====== INPUT FOR THIS TASK
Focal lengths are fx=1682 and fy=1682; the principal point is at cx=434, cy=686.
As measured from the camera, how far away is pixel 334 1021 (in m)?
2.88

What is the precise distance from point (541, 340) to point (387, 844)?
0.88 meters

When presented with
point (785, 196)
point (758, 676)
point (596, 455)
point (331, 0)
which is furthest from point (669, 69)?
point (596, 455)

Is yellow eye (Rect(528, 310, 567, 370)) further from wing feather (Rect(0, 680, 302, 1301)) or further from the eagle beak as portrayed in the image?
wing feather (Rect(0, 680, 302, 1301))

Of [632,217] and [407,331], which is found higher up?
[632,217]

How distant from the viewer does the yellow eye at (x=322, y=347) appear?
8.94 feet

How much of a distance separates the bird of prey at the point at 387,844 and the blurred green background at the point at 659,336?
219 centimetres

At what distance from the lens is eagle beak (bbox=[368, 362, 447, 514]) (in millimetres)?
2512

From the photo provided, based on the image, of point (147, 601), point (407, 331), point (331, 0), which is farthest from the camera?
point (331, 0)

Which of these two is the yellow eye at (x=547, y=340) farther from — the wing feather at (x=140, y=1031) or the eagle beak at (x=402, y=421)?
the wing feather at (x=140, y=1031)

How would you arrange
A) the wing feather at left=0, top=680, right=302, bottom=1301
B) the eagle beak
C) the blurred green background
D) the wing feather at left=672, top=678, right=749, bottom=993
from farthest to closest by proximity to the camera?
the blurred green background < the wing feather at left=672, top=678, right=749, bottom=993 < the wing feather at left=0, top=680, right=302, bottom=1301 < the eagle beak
============
▶ THE EXERCISE: Reproduce every line above word for word, leaving nothing out and changing nothing.

▶ WRITTEN RESPONSE:
Focal lengths are fx=1682 and fy=1682; the principal point is at cx=434, cy=686.
As measured from the camera, how far away is pixel 334 1021 (in m)?
2.88

What is the precise distance from point (541, 340) to point (387, 844)?
0.88 meters

When presented with
point (785, 196)
point (758, 676)
point (596, 455)
point (331, 0)
which is furthest from point (669, 69)?
point (596, 455)

Is yellow eye (Rect(528, 310, 567, 370)) further from wing feather (Rect(0, 680, 302, 1301)) or further from the eagle beak as portrayed in the image?
wing feather (Rect(0, 680, 302, 1301))

Of [632,217] and [407,331], which is found higher up?
[632,217]

How distant from the viewer does the yellow eye at (x=322, y=347) appear?
8.94 feet

How much of a distance separates the bird of prey at the point at 387,844 and the blurred green background at the point at 659,336?
219 centimetres

At what distance from the lens is eagle beak (bbox=[368, 362, 447, 514]) (in millimetres)?
2512

From the photo provided, based on the image, of point (147, 601), point (407, 331), point (331, 0), which is farthest from the camera?
point (331, 0)

Which of these two is the yellow eye at (x=547, y=340) farther from — the wing feather at (x=140, y=1031) or the eagle beak at (x=402, y=421)?
the wing feather at (x=140, y=1031)

How would you arrange
A) the wing feather at left=0, top=680, right=302, bottom=1301
B) the eagle beak
C) the blurred green background
D) the wing feather at left=672, top=678, right=749, bottom=993
from farthest to closest by proximity to the camera?
the blurred green background < the wing feather at left=672, top=678, right=749, bottom=993 < the wing feather at left=0, top=680, right=302, bottom=1301 < the eagle beak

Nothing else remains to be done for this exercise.